We obtained initial integral! It seems that we obtained nothing because we arrived at int e^xsin(x)dx , which is where we started.

However, since int e^x sin(x)dx=-e^xcos(x)+int e^xcos(x)dx then

int e^x sin(x)dx=-e^xcos(x)+(e^x sin(x)-int e^xsin(x)dx) .

This can be regarded as equation with the unknown variable int e^x sin(x)dx.

This equation can be rewritten as 2int e^xsin(x)dx=e^x(sin(x)-cos(x)) .

Dividing by 2 and adding constant of integration yields final answer: int e^xsin(x)dx=1/2 e^x(sin(x)-cos(x))+C.

Example 5. Prove Reduction Formula int sin^n(x)dx=-1/n cos(x)sin^(n-1)(x)+(n-1)/n int sin^(n-2)(x)dx where n>=2 is integer.

Let u=sin^(n-1)(x) and dv=sin(x)dx then du=(sin^(n-1))'dx=(n-1)sin^(n-2)(x)(sin(x))'dx=(n-1)sin^(n-2)(x)cos(x)dx and v=int sin(x)dx=-cos(x).

So, int sin^n(x)dx=int sin^(n-1)sin(x)dx=-cos(x)sin^(n-1)(x)-int cos(x)(n-1)sin^(n-2)(x)cos(x)dx=

=-cos(x)sin^(n-1)(x)+(n-1) int sin^(n-2)(x) cos^2(x)dx.

Since cos^2(x)=1-sin^2(x) then (n-1)int sin^(n-2)(x)cos^2(x)dx=(n-1)int sin^(n-2)(x)(1-sin^2(x))dx=

=(n-1)int sin^(n-2)(x)dx-(n-1)int sin^(n-2)sin^2(x)dx=

=(n-1)int sin^(n-2)(x)dx-(n-1)int sin^n(x)dx.

Therefore,

int sin^n(x)dx=-cos(x)sin^(n-1)(x)+(n-1)int sin^(n-2)(x)dx-(n-1) int sin^n(x)dx .

This is an equation with unknown variable int sin^n(x)dx.

It can be rewritten as n int sin^n(x)dx=-cos(x)sin^(n-1)(x)+(n-1)int sin^(n-2)(x)dx.

So, finally we have that int sin^n(x)dx=-1/n cos(x)sin^(n-1)(x)+(n-1)/n int sin^(n-2)(x)dx.

Last question in this section is how to calculate definite integrals with the help of integration by parts. In fact it is very easy, just combine integration by parts with Newton-Leibniz formula: int_a^b udv=uv|_a^b-int_a^b vdu.
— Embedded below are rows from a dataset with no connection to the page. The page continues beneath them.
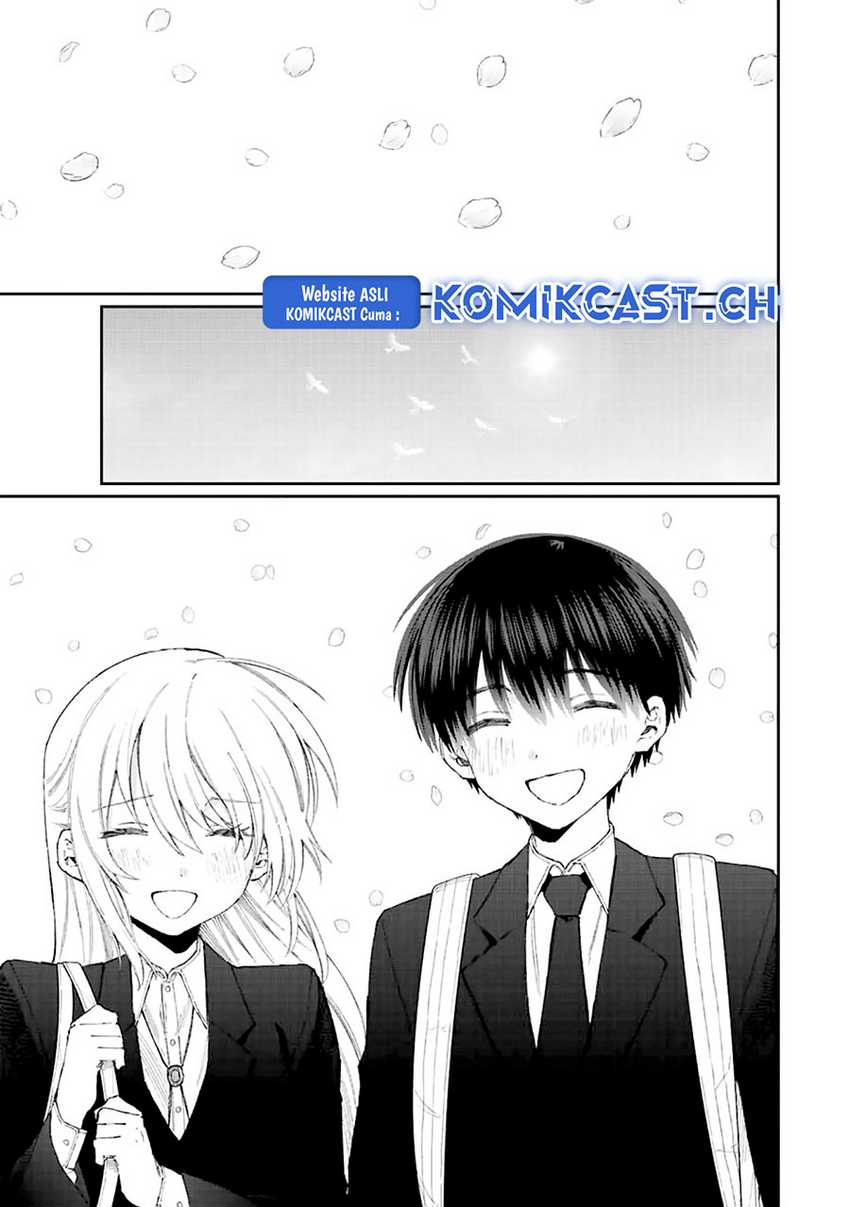 Chapter 178 - halaman 23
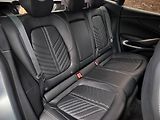Aston Martin DBX 707 23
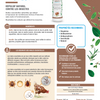 ingredients et bienfaits chick n protect prevention parasites 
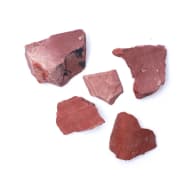 Roter Jaspis Aktivierung 200g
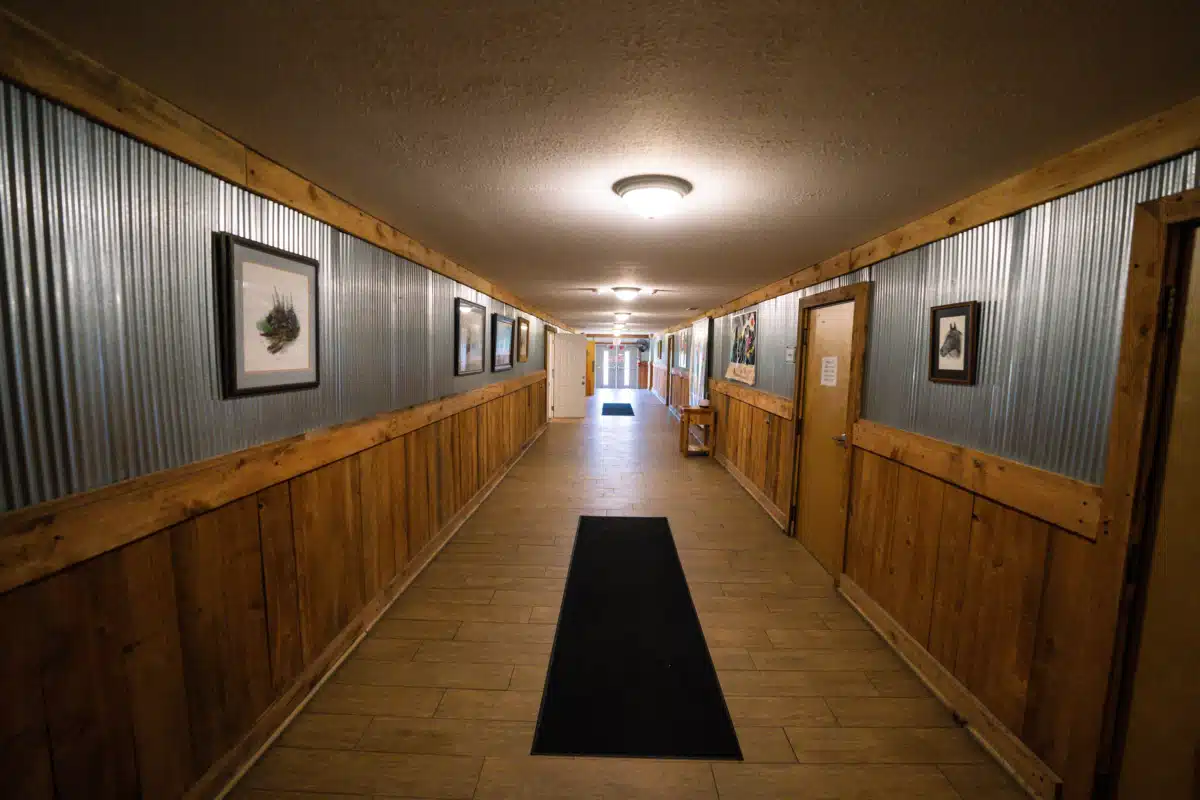 Isaiah House - Thumbnail 5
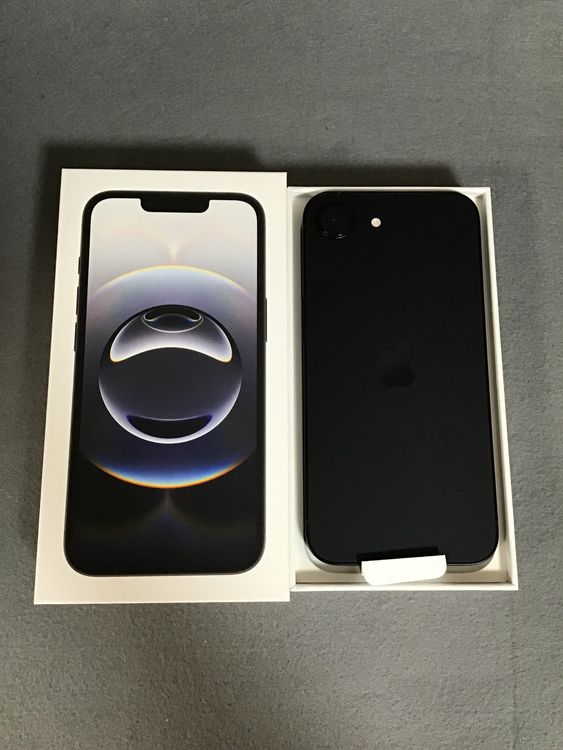 ̤ѡڸݾͭ۹ǡSIMե꡼iPhone16e  128GB ֥å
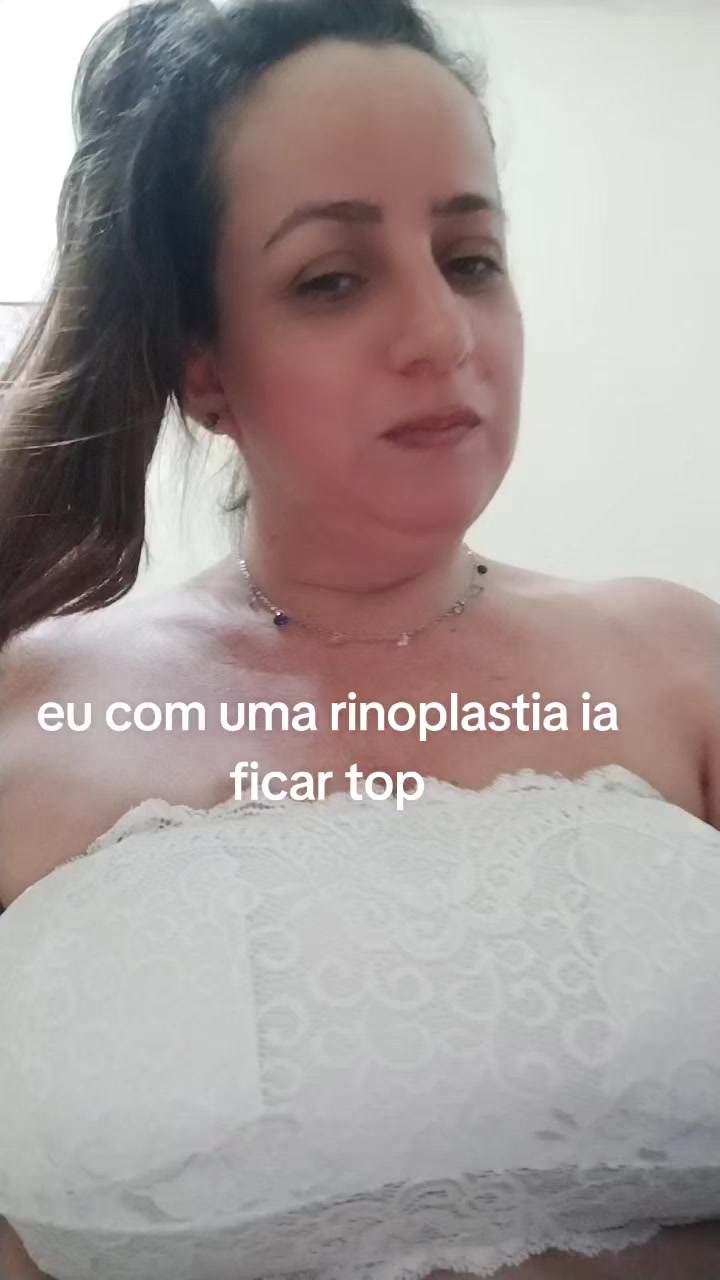 @Aline gomes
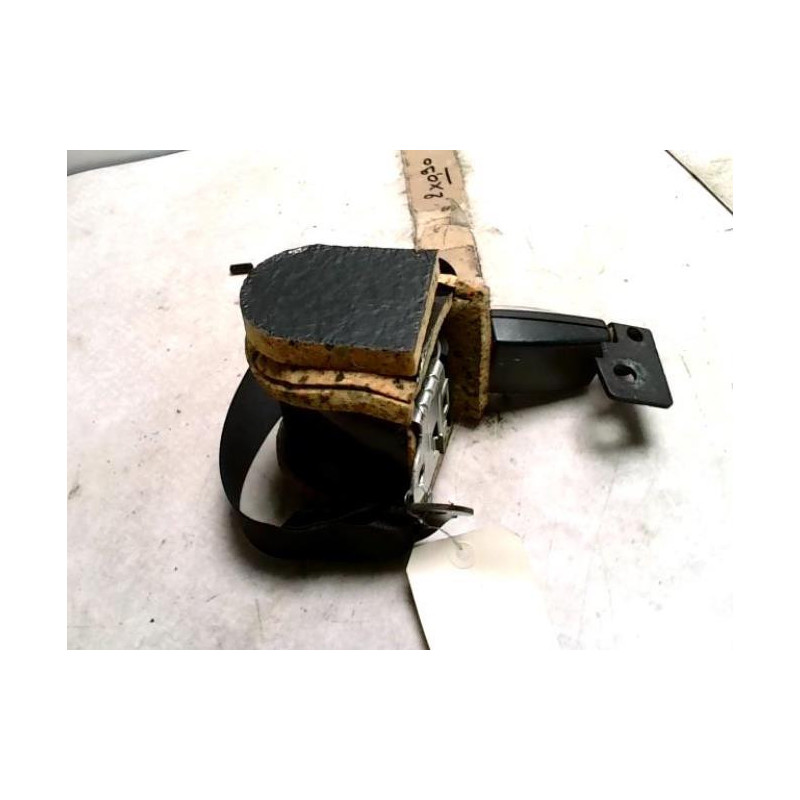 Ceinture arriere gauche FIAT GRANDE PUNTO d’occasion
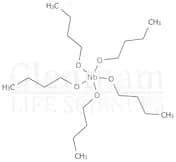 Niobium(V) n-butoxide
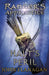 Halt's Peril (Ranger's Apprentice Book 9) by John Flanagan - Ages 9–12 - Paperback - The Book Bundle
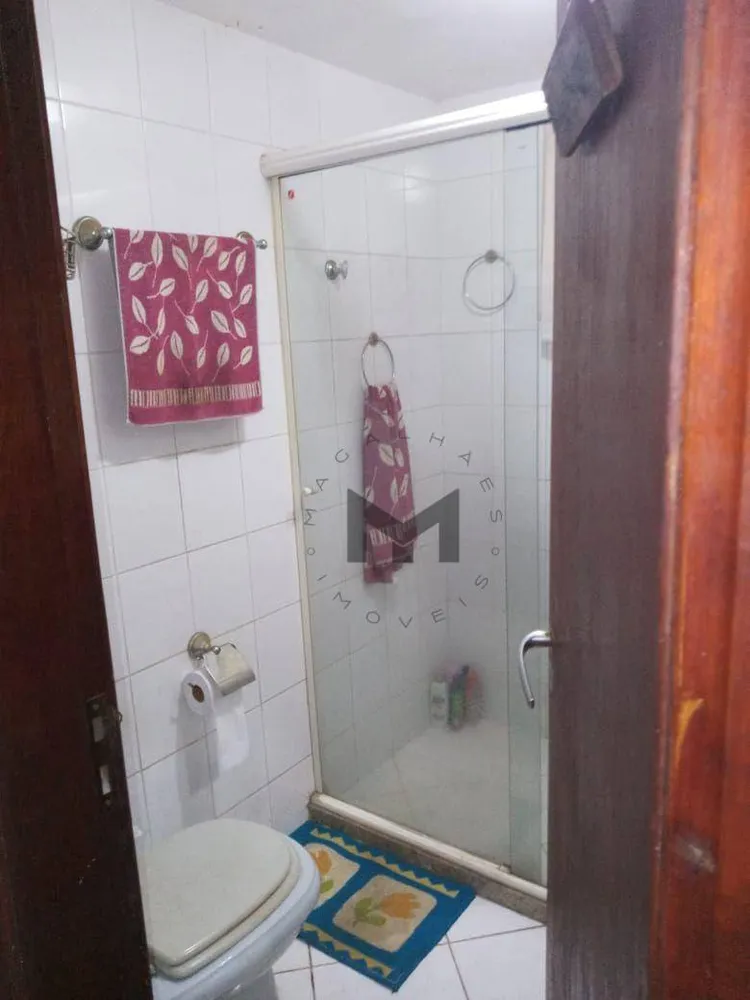 Casa, 3 quartos, 191 m² - Foto 27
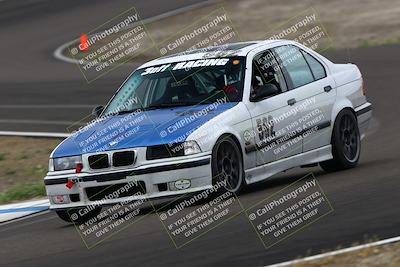 media/Apr-27-2025-Speed Ventures (Sun) [[00d8e719cd]]/Green Group/Session 1 (Turn 3)/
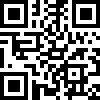 https://hawzahnews.com/xbF6f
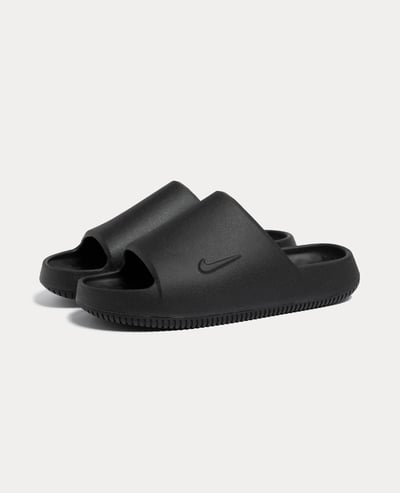 Nike Calm 2.01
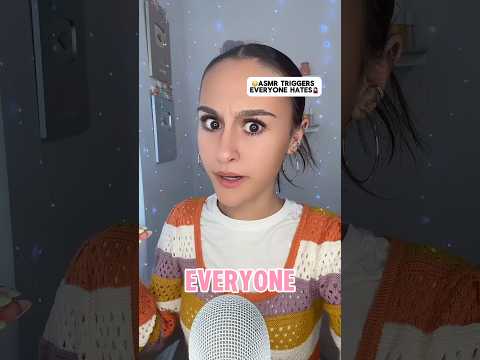 WAIT for IT.. #asmr #explore #funnyvideos #trending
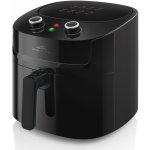 ETA Fritta 2168 90000 – Hledejceny.cz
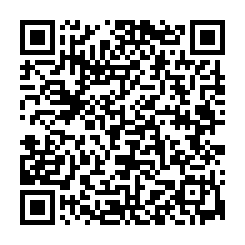 國泰社區10米面寬店面-QR CODE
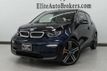 2021 BMW i3 s 120 Ah - 22693088 - 44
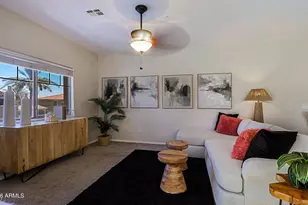 525 N Miller Rd, Scottsdale, AZ 85257 - Photo 2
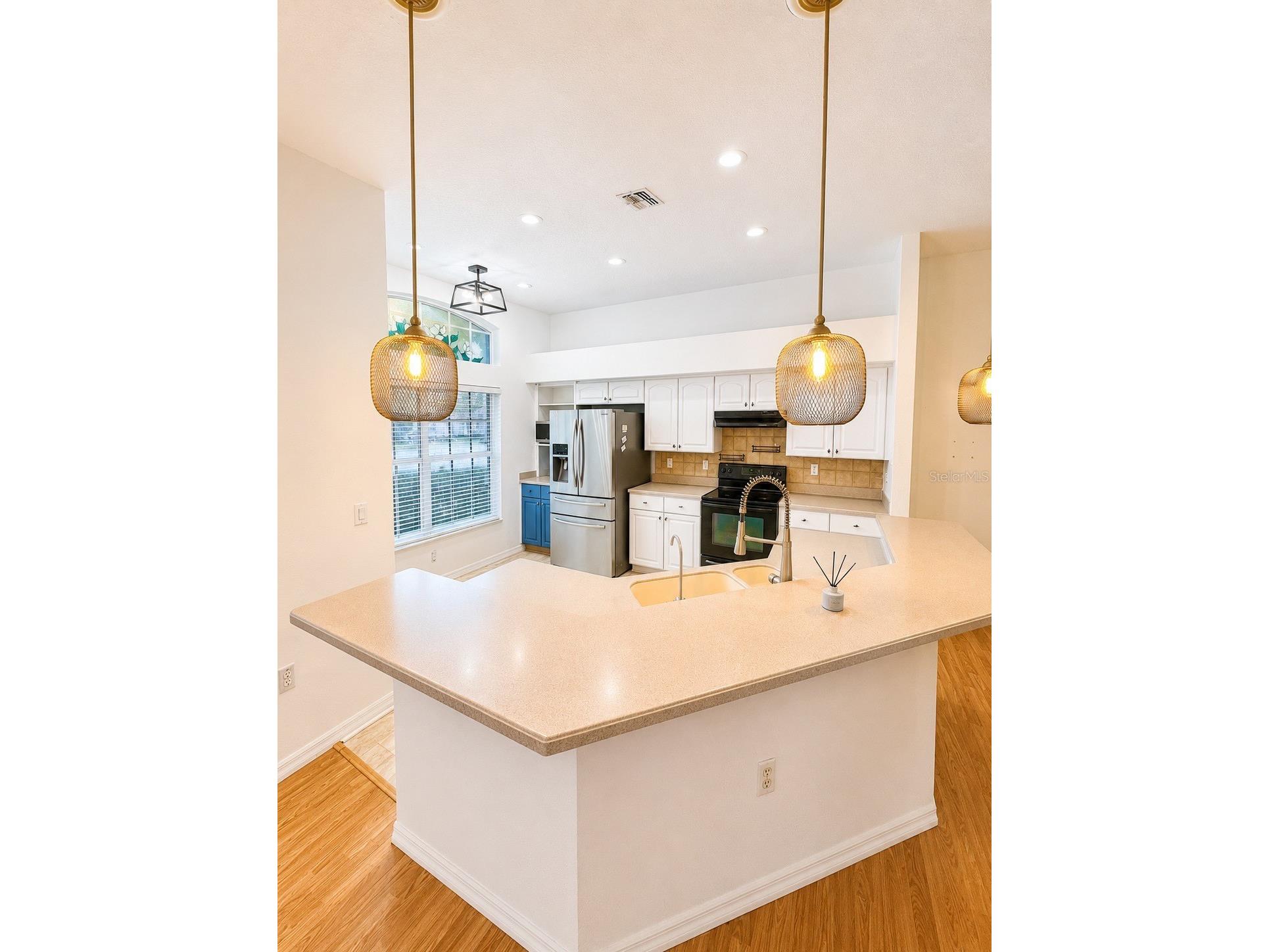 12716 Balsam Avenue Hudson FL 34669 N6145022 image9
Example 6. Calculate int_0^1 tan^(-1)(x)dx.

Let u=tan^(-1)(x) and dv=dx then du=(tan^(-1)(x))'dx=1/(x^2+1)dx and v=int dx=x.

So, int_0^1 tan^(-1)(x)dx=xtan^(-1)(x)|_0^1-int_0^1 x/(x^2+1)dx=

=(1*tan^(-1)(1)-0*tan^(-1)(0))-int_0^1 x/(x^2+1)dx=pi/4-int_0^1 x/(x^2+1)dx.

To calculate int_0^1 x/(x^2+1)dx we use Substitution Rule: let t=x^2+1 then dt=(x^2+1)'dx=2xdx or xdx=1/2 dt.

Since x is changing from 0 to 1 then t is changing from 2*0=0 to 2*1=2.

So, int_0^1 x/(x^2+1)dx=int_1^2 1/t 1/2 dt=1/2 [ln|t|]_1^2=1/2(ln(2)-ln(1))=

=1/2(ln(2)-0)=1/2 ln(2).

Finally we have that int_0^1 tan^(-1)(x)=pi/4-int_0^1 x/(x^2+1)dx=pi/4-1/2ln(2).